Funcionamento dos novos modos "reta", "curva" e "ultrapassagem" na F1 2026 na Austrália
A revolução técnica da Fórmula 1 terá início oficial no Grande Prêmio da Austrália de 2026, que acontece no circuito de Albert Park. As mudanças vão além de carros com dimensões menores e mais leves, ou da nova divisão quase equilibrada entre combustão e eletrificação. A principal alteração que o público notará imediatamente diz respeito à dinâmica da corrida, que agora contará com os modos "reta", "curva" e o novo "modo de ultrapassagem", que irá substituir o antigo DRS (Drag Reduction System).
Modos de Corrida
A partir da temporada de 2026, as asas dianteira e traseira dos carros passarão a ser móveis e poderão ser controladas pelos pilotos. Este sistema é semelhante ao antigo DRS, que atuava na parte traseira do carro, mas vai além, incorporando também um conceito semelhante ao da asa dianteira ajustável que foi utilizada em 2009. A lógica de funcionamento, no entanto, é distinta daquela que vigorou entre 2011 e 2025.
Modo Reta
Cada circuito contará com zonas previamente definidas onde o chamado "modo reta" poderá ser ativado. No traçado de Melbourne, essas zonas serão distribuídas em seis áreas: entre as curvas 14 e 1, 2 e 3, 5 e 6, 8 e 9, e 10 e 11. Nessas regiões, as asas dianteira e traseira diminuem seu ângulo de ataque, o que reduz o arrasto e permite que os carros alcancem velocidades mais altas nas retas. Ao frear para entrar em uma curva ou ao sair dessas zonas, o carro retornará automaticamente ao "modo curva", que restaura o nível máximo de downforce, assegurando assim a estabilidade e a aderência do veículo.
Diferentemente do antigo DRS, o modo reta não depende da distância em relação ao carro que está à frente.

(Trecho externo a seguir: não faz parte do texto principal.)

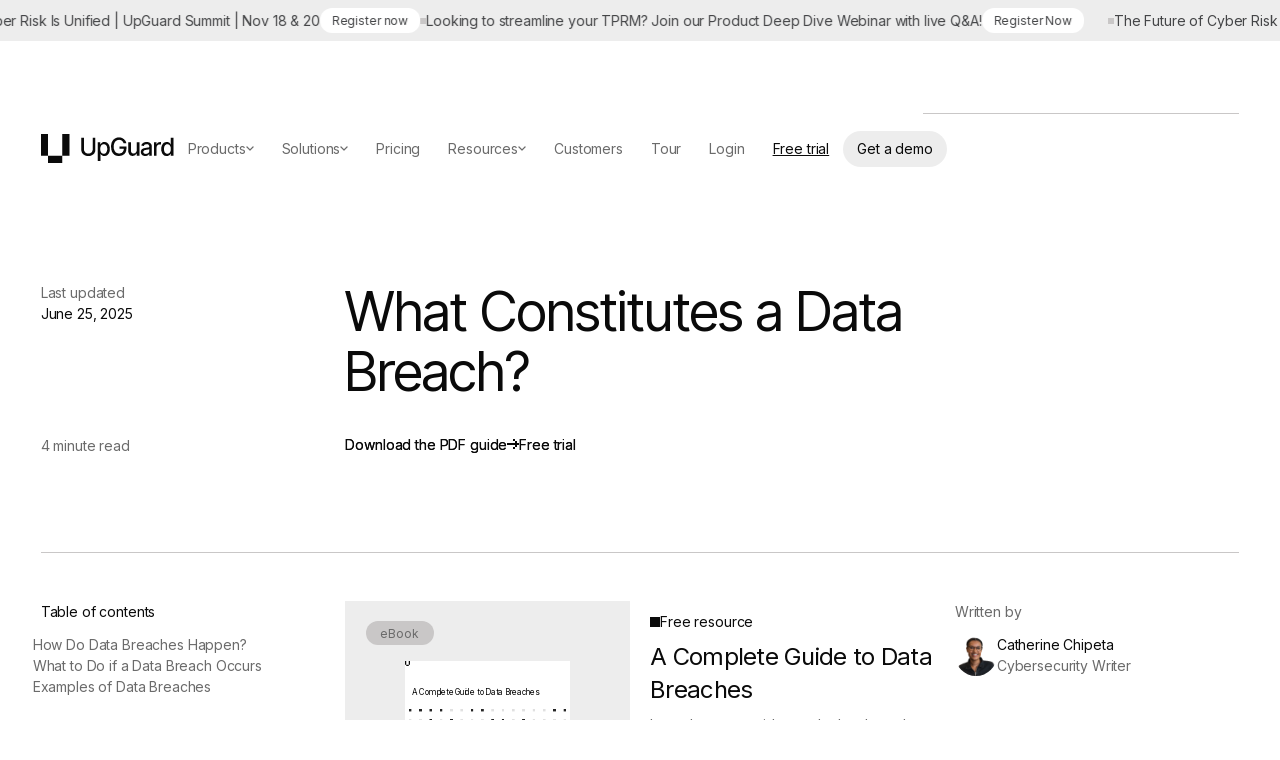

--- FILE ---
content_type: text/css; charset=utf-8
request_url: https://assets.upguard.com/apollo-hs-forms.css
body_size: 1274
content:
.hs-form,
.theme-light .hs-form {
  --fg: var(--color--gray-600, #3a3a3a);
  --richtext-color: var(---color--gray-550, #6b6b6b);
  --field-gap: 0.875rem;
  --input-bg: var(--color--gray-100, #F8F8F8);
  --input-fg: var(--color--gray-600, #3a3a3a);
  --input-border-color: var(--color--gray-200, #E0E0E0);
  --radius: .25rem;
  --input-margin-y: .5rem;
  --input-invalid-bg: #FBE6E6;
  --input-invalid-fg: #C20001;
  --input-focus-fg: var(--color--gray-800, #1A1A1A);
  --input-checkbox-border-color: var(--color--gray-800, #1A1A1A);
  --input-checkbox-outline-color: var(--color--gray-500, #6b6b6b);
  --input-checkbox-bg: transparent;
  --input-checkbox-checked-bg: var(--color--gray-800, #1A1A1A);
  --input-checkbox-size: 1rem;
  --input-checkbox-outline: #0079FF;
  --button-bg: var(--color--gray-900, #0A0A0A);
  --button-fg: white;
}

.theme-dark .hs-form {
  --fg: var(--color--gray-400, #9A9A9A);
  --richtext-color: var(--color--gray-400, #9A9A9A);
  --field-gap: calc(2rem - var(--input-margin-y));
  --input-bg: var(--color--gray-700, #252525);
  --radius: .25rem;
  --input-invalid-bg: var(--color--red-200, #e2a199);
  --input-invalid-fg: #FF7D7D;
  --input-focus-fg: #0A0A0A;
  --input-border-color: var(--color--gray-600, #3a3a3a);
  --input-checkbox-border-color: var(--color--gray-500, #777);
  --input-checkbox-outline-color: var(--color--gray-500, #777);
  --input-checkbox-bg: var(--color--gray-600, #E0E0E0);
  --input-margin-y: .5rem;
  --input-checkbox-size: 1rem;
  --input-checkbox-outline: #0079FF;
  --button-fg: var(--color--gray-900, #0A0A0A);
  --button-bg: white;
}

.hs-form {
  color: var(--fg);
  line-height: 1.4;

  fieldset > *:not(:last-child),
  & > * {
    margin-bottom: var(--field-gap) !important;
  }

  fieldset>*:has(input[type=hidden]:not([name=phone])),
  &>*:has(input[type=hidden]:not([name=phone])) {
    margin-bottom: 0 !important;
  }

  /* Adjust phone combo input widths */
  .hs-fieldtype-intl-phone.hs-input select {
    width: 40% !important;
  }
  .hs-fieldtype-intl-phone.hs-input input {
    width: 58% !important;
  }
  
  label {
    font-size: .875rem;
    font-family: inter;
    font-weight: 400;
    line-height: 1.58;
    margin: 0;
  }

  label.hs-error-msg {
    color: var(--input-invalid-fg);
  }

 .hs-dependent-field{
    display: grid;
    gap: var(--field-gap);
  }
    
  ul.inputs-list {
    padding: 0;
    list-style: none;
    display: grid;
    gap: 1rem;
    margin: 1rem 0;
  }

  ul.hs-error-msgs {
    margin: 0;
  }

  input[type="text"],
  input[type="email"],
  input[type="tel"],
  textarea,
  select {
    height: 3rem;
    margin: var(--input-margin-y) 0;
    padding: .75rem 1rem;
    border: none;
    box-shadow: inset 0 0 0 1px var(--input-border-color);
    border-radius: var(--radius);
    transition: border-color 0.2s ease;
    width: 100%;
    background-color: var(--input-bg);
  }

  textarea.hs-input {
    min-height: 6rem
  }

  select {
    -webkit-appearance: none;
    -moz-appearance: none;
    appearance: none;
    line-height: 1;
    padding-right: 1.25rem;
    background-image: url("[data-uri]");
    background-repeat: no-repeat;
    background-position: calc(100% - .625rem) center;
    background-size: 1.5rem;
  }

  input[type="text"]:focus,
  input[type="email"]:focus,
  input[type="tel"]:focus,
  textarea:focus,
  select:focus {
    box-shadow: 0 0 0 1px var(--input-focus-fg);
    outline: 0;
  }

  input[type="text"].invalid:focus,
  input[type="email"].invalid:focus,
  input[type="tel"].invalid:focus,
  textarea.invalid:focus,
  select:focus:invalid {
    box-shadow: 0 0 0 1px var(--input-focus-fg);
    background: var(--input-bg);
    color: var(--fg);
  }

  [type="text"].invalid,
  [type="email"].invalid,
  [type="tel"].invalid,
  textarea.invalid {
    outline: 0;
    box-shadow: 0 0 0 1px var(--input-invalid-fg);
    background: var(--input-invalid-bg);
    color: var(--input-invalid-fg)
  }

  [type="checkbox"] {
    -webkit-appearance: none;
    appearance: none;
    margin: 0;
    width: var(--input-checkbox-size);
    height: var(--input-checkbox-size);
    margin-right: 1rem;
    box-shadow: 0 0 0 2px var(--input-checkbox-border-color);
    background: var(--input-checkbox-bg);
    border-radius: 0;
    transform: translateY(0.3rem);
  }

  [type="checkbox"]:focus-visible {
    outline-offset: .3125rem;
    outline-color: var(--input-checkbox-outline-color);
  }

  [type="checkbox"]::before {
    content: "";
    display: block;
    width: var(--input-checkbox-size);
    height: var(--input-checkbox-size);
    transform: scale(0);
  }

  [type="checkbox"]:checked::before {
    transform: scale(1);
    background-image: url("[data-uri]");
    background-size: var(--input-checkbox-size);
    background-color: var(--input-checkbox-checked-bg);
  }

  [type="checkbox"]:hover,
  .hs-form-checkbox-display:hover {
    cursor: pointer;
  }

Todos os pilotos terão acesso a esse sistema nas áreas determinadas pela FIA, resultando em um ganho que é coletivo e parte integrante da nova arquitetura aerodinâmica ativa da geração mais recente de carros.
Modo de Ultrapassagem
O "modo de ultrapassagem" assume a função estratégica que antes era desempenhada pelo DRS, mas com uma abordagem voltada para a energia elétrica. Ele atua como um sistema "push-to-pass" e está diretamente ligado à nova unidade de potência que será utilizada a partir de 2026, a qual fornece cerca de 50% da performance total por meio do sistema elétrico.
A ativação do modo de ultrapassagem ainda está condicionada à proximidade em relação ao adversário: o piloto deve estar a menos de um segundo do carro à frente na zona de detecção. Em Albert Park, essa medição será realizada entre as curvas 13 e 14, enquanto a liberação para uso da potência extra acontecerá na reta principal, entre a curva 14 e a curva 1.
Potência e Velocidade
Quando o modo de ultrapassagem for acionado, o carro que está tentando ultrapassar poderá manter a potência elétrica máxima de 350 kW até atingir aproximadamente 337 km/h. A partir desse ponto, a entrega de potência começará a diminuir progressivamente, chegando a zero kW ao atingir a velocidade de 355 km/h. Na prática, isso permitirá que o carro que está atrás alcance sua velocidade máxima mais rapidamente do que o carro à frente, criando assim a diferença necessária para a tentativa de ultrapassagem.
Desafios e Estratégias
O impacto real desse novo sistema ainda será avaliado nas corridas. Não se sabe se a diferença de velocidade proporcionada será semelhante àquela oferecida pelo DRS. Além disso, uma variável estratégica importante a ser considerada é a gestão de energia. Ao contrário do sistema anterior, que era puramente aerodinâmico, o modo de ultrapassagem depende diretamente da quantidade de energia que é recuperada ao longo da volta. Isso exigirá que os pilotos planejem cuidadosamente seus pontos de regeneração, incluindo a utilização de técnicas como "lift and coast", ao mesmo tempo em que precisam permanecer dentro da janela de um segundo para ativar o recurso.
Portanto, a corrida em Melbourne não será apenas a primeira da temporada de 2026, mas também o primeiro teste real de uma Fórmula 1 que altera profundamente sua lógica de disputa. A aerodinâmica ativa deixará de ser um recurso pontual de ataque e passará a integrar a estrutura do carro. A energia elétrica deixará de ser um elemento secundário e assumirá um papel central na estratégia de corrida. Assim, os pilotos precisarão equilibrar velocidade, regeneração e o timing adequado para transformar a nova tecnologia em ultrapassagens efetivas.